Ces enfants qui n’en finissent plus de partir…

Un nombre croissant de parents fantasment à l’idée de vivre un jour le syndrome du nid vide. Ils sont aux prises avec de jeunes adultes qui s’incrustent dans le sous-sol une fois leurs études terminées, qui y reviennent tels des boomerangs pour mieux saboter la nouvelle vie à deux de leurs parents ou qui ont leur propre adresse tout en additionnant les requêtes financières. Mais jusqu’à quand cela doit-il durer ?

On s’en doute, il n’y a pas d’âge butoir universel à partir duquel nos jeunes adultes doivent définitivement voler de leurs propres ailes, hors du nid familial, et ne plus se tourner vers leurs géniteurs pour régler leurs problèmes d’argent. C’est du cas par cas, qui doit prendre en compte la liberté et la sécurité financière des parents tout autant que l’indispensable atteinte d’autonomie de leurs enfants et le maintien d’une relation saine entre les uns et les autres.

Mettre des limites… et les communiquer

S’il est vrai que certains adulescents, ces jeunes de 18 à 30 ans, n’affichent pas le niveau de maturité souhaité par leurs parents, d’emblée, la psychologue et conférencière Nadia Gagnier refuse d’en rejeter tout le blâme sur le dos de ceux qu’on appelle les enfants rois. « Il ne faut pas perdre de vue que les enfants rois ont été conditionnés par les attitudes de leurs parents valets », dit celle qui a animé entre autres les émissions Dre Nadia, psychologue à domicile et Dre Nadia, ados secours.

Selon la psychologue, l’idéal est de mettre des limites dès la petite enfance. « Si nous sommes trop permissifs, nos jeunes vont nous identifier comme des parents mous et grandir en étant moins autonomes et moins débrouillards, en se fiant sur nous plutôt que de se faire confiance », explique-t-elle.
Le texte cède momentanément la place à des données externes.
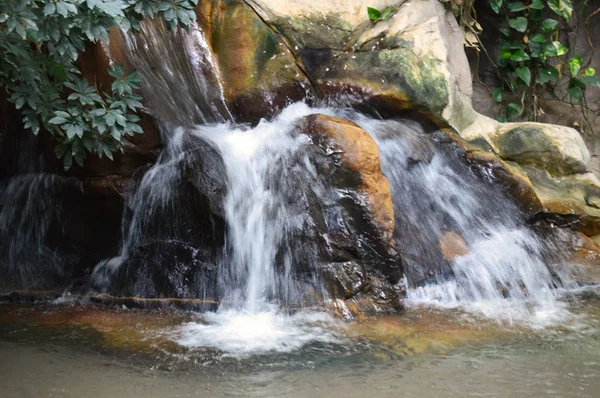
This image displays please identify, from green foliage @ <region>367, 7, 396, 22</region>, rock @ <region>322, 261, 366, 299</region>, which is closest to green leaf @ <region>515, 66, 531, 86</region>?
green foliage @ <region>367, 7, 396, 22</region>

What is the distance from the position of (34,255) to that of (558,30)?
5.25m

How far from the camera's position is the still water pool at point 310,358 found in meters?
2.65

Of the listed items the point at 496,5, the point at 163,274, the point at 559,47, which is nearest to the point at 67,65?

Aussi, elle juge important que bien avant d’arriver à cette étape de la vie, les parents s’entendent sur un plan de match, puis communiquent ouvertement à leurs jeunes leurs valeurs concernant les études, le rôle financier qu’ils entendent jouer, les exigences liées à ce soutien et ce à quoi ils s’attendent en retour, de sorte que les enfants sachent à quoi s’en tenir. Par exemple, papa et maman paient les frais de scolarité et les livres, mais le jeune conserve un emploi d’étudiant pour payer son « indispensable » cellulaire et ses sorties.

Pour la suite, il n’y a pas non plus de formule unique ou idéale. On peut permettre ou pas à notre jeune adulte de rester à la maison un certain temps après ses études, lui faire payer une pension ou l’héberger gratuitement, selon nos valeurs et nos moyens financiers. L’important, c’est que les règles soient claires.

Jamais trop tard

Pas de panique : il n’est jamais trop tard pour rajuster le tir même si les cartes n’ont pas été mises sur table en temps opportun. Même chose si des imprévus se produisent, que ce soit un cheminement scolaire plus tortueux, des problèmes d’argent ou un retour au bercail à la suite d’une séparation.

« La solidarité parentale est de mise pour l’élaboration de nouvelles règles, que le couple exposera au jeune avec amour et fermeté. Par exemple, les parents peuvent dire qu’ils ne s’attendaient pas à ce que leur présence prolongée ou leur retour soit aussi exigeant en argent, en soucis et en énergie, qu’ils lui donnent jusqu’à telle date pour partir définitivement de la maison et qu’ils vont faire telle et telle choses pour lui donner un coup de main au moment du départ », ajoute Nadia Gagnier.

Le plus difficile est à venir : ne pas déroger à la limite imposée dans le temps, que ce soit celle de son départ ou celle marquant la fin de l’aide financière chaque fois que leur relevé de carte de crédit s’emballe…

« Si nous payons toujours les pots cassés en reprenant notre jeune à la maison ou en réglant ses dettes, est-ce que notre soutien l’aide vraiment à long terme ou est-ce qu’on l’empêche de se responsabiliser et de devenir autonome ? Il faut aussi se demander pourquoi on accepte que certaines situations perdurent même si elles sont sources de malaise et de contrariété. Est-ce pour le bien de notre enfant ou plutôt pour acheter la paix ? », fait valoir la psychologue.

En parler entre parents

Notre amour inconditionnel pour nos enfants et notre crainte inavouée qu’ils cessent de nous aimer nous empêchent d’être totalement lucides face aux demandes de nos jeunes adultes qui peuvent être devenus, avec notre aide bien involontaire, de fins manipulateurs. Est-ce qu’ils dépassent les bornes, abusent de notre bonté et exercent une pression indue sur nous ?

« Ces situations nous remettent beaucoup en question. Il est important d’en parler avec des pairs et d’être ouverts à leurs commentaires, car ils ont le recul qui nous manque parfois », conclut la psychologue.